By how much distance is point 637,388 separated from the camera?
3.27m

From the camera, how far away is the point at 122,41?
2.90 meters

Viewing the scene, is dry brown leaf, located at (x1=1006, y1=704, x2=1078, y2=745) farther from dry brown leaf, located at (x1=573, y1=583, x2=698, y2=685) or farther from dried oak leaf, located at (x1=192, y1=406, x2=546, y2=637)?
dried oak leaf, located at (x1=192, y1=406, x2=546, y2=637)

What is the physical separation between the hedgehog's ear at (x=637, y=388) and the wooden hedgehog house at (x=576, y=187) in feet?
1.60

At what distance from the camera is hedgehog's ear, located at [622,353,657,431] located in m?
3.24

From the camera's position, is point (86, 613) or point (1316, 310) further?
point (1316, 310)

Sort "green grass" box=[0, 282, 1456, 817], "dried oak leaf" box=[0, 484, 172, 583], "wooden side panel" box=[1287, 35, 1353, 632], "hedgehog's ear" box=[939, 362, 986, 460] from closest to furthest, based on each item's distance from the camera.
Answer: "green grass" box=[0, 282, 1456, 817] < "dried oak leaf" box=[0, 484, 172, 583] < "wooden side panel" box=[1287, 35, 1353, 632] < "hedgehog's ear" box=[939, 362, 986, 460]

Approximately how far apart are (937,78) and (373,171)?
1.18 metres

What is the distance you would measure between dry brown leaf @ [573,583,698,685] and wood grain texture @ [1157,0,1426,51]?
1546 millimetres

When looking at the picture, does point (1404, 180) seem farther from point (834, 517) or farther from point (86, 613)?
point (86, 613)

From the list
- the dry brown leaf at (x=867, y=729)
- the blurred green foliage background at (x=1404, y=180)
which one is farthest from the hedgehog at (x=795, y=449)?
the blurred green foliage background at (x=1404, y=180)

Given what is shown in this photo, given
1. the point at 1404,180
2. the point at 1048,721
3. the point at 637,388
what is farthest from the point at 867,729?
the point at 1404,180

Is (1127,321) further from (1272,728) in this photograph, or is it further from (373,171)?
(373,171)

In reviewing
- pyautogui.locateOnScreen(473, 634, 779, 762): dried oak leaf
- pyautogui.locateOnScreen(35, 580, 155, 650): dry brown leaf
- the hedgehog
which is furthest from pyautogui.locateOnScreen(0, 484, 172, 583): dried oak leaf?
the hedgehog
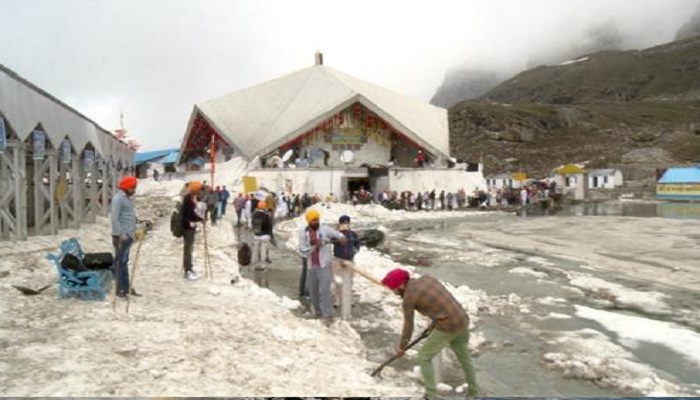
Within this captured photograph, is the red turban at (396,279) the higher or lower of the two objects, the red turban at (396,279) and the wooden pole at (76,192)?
the lower

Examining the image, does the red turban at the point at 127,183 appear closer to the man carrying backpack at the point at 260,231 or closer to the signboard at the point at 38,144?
the man carrying backpack at the point at 260,231

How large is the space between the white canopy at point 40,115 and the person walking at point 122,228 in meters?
→ 4.19

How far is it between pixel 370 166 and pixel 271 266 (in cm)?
2555

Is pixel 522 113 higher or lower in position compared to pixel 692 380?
higher

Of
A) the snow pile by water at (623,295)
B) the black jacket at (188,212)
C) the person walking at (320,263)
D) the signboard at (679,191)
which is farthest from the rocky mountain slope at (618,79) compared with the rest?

******

• Work to do:
Find the line containing "Examining the image, does", then output it and every line after it to the end of the data, exactly.

• Complete output:
Examining the image, does the red turban at the point at 127,183 appear closer to the man carrying backpack at the point at 260,231 or closer to the signboard at the point at 38,144?
the man carrying backpack at the point at 260,231

How large is the space between the white canopy at point 40,115 and the person walking at point 122,228 in meters?
→ 4.19

How far is it between pixel 370 166 and pixel 271 266 (in cm)?
2555

Is pixel 522 113 higher or lower in position compared to pixel 692 380?
higher

Of
A) the snow pile by water at (623,295)
B) the black jacket at (188,212)
C) the person walking at (320,263)
D) the signboard at (679,191)
which is farthest from the rocky mountain slope at (618,79) compared with the rest?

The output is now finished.